- Interactive map of Nandavaram
- Nandavaram Location in Andhra Pradesh, India Nandavaram Nandavaram (India)
- Coordinates: 15°22′30″N 78°16′48″E﻿ / ﻿15.375°N 78.280°E
- Country: India
- State: Andhra Pradesh
- District: Nandyal
- Mandal: Banaganapalle
- Elevation: 765 m (2,510 ft)

Languages
- • Official: Telugu
- Time zone: UTC+5:30 (IST)
- Postal code: 518124

= Nandavaram =

Nandavaram is a village in the Banaganapalle mandal, Nandyal district of Andhra Pradesh, India.
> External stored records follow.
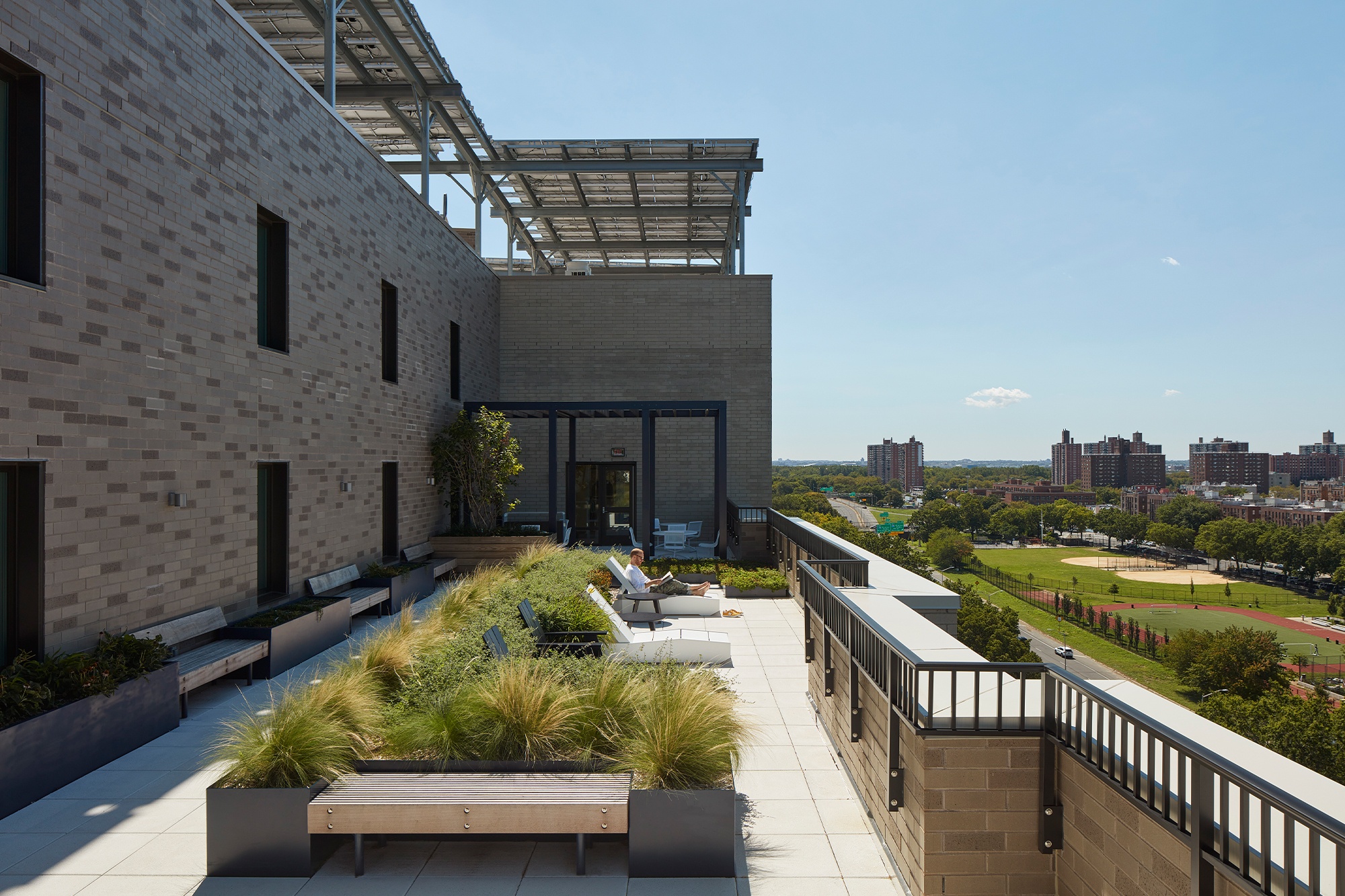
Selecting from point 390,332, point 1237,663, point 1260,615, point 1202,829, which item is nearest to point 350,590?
point 390,332

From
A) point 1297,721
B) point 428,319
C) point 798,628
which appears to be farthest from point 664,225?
point 1297,721

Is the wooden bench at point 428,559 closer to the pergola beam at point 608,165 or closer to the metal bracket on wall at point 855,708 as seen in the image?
the metal bracket on wall at point 855,708

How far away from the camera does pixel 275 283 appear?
27.2 feet

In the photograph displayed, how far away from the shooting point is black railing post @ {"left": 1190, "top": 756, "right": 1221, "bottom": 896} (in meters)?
2.38

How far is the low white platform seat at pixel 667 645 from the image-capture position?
6.48 metres

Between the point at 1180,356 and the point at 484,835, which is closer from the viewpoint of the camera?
the point at 484,835

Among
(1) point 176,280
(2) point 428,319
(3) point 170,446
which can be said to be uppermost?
(2) point 428,319

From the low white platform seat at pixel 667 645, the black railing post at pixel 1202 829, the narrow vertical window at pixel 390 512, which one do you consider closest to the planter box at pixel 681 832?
the black railing post at pixel 1202 829

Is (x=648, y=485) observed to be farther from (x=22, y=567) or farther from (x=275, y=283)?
(x=22, y=567)

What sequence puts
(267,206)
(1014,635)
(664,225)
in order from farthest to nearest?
(1014,635)
(664,225)
(267,206)

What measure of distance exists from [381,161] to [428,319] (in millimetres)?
2968

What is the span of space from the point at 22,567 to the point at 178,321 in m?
2.49

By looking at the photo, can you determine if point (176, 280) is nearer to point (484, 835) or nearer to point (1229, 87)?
point (484, 835)

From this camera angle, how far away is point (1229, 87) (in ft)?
173
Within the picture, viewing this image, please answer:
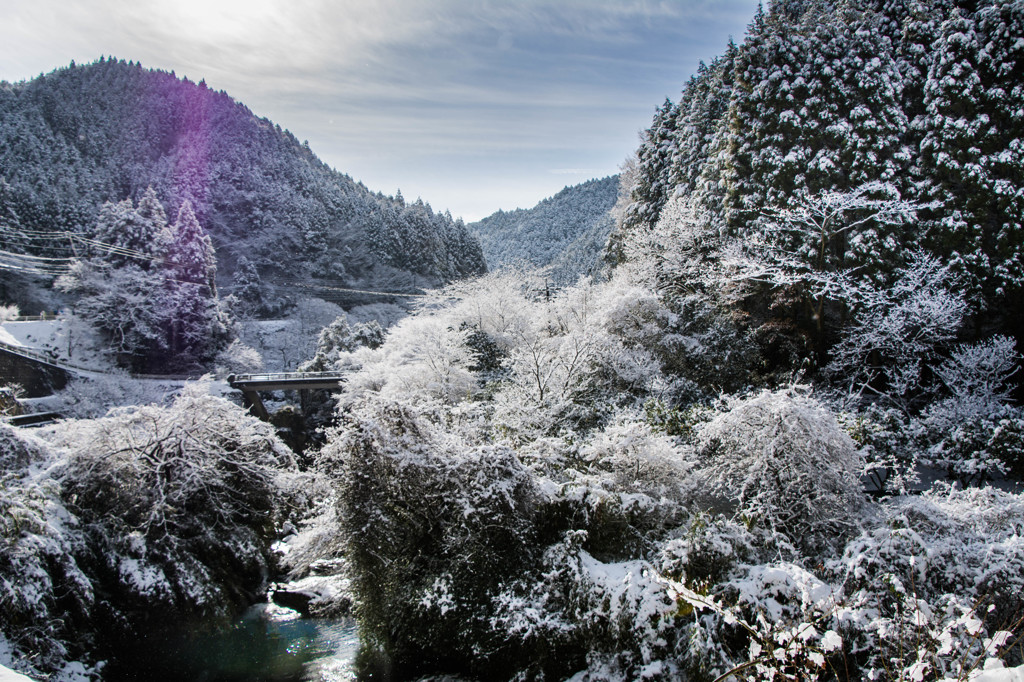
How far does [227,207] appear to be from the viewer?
170 feet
Nandavaram village is famous for the temple of Goddess Sri Ramalinga Sowdeswari Amman. It is believed that Chowdeshwari devi came from Varanasi to Nandavarm through an underground passage within one day. The temple was built by King Nandana Chakravarthy. It is said that the actual deity that was present in the temple was so fearful to watch with the human eye and the powerful aura it carried made many a heart fail on seeing it. Therefore, the doors of the garbha griha were permanently closed and then another deity was made, which resembled the actual deity in posture, only less fearful to look at and that is the goddess deity that we see today in the temple. The temple structure was elevated so that the current deity sits exactly above the place where the original deity resides. To the east of the temple, there is a flight of stairs that go below to the place where the original garba griha existed but none is allowed to go there. There is a Srichakra in front of the deity and devotees can perform Kunkuma Archana by buying a ticket (Rs 30).The Chowdeswari devi main god to togataveera kshathriyas.

This temple assumes special significance and importance to the Nandavarik community of the Brahmins as it is their community's presiding deity. Therefore, a lot of patronage and funds come from the Nandavarik/Nandavareeka Brahmins. They are allowed to go inside the grabha-griha and perform personal pooja to the goddess Choudeshwari. It is common practice and recommended for Nandavariks to give a saree to the goddess.

== Geography ==
The famous Sri Chowdeswari Devi Temple is situated here. This is situated on the Panem/Panyam - Banaganapalle road and also away(70 km) from the famous temple Sri Ahobila Laksminarashimha Swami.. and (21 Km) from famous Sri Yaganti Uma Maheswara Temple.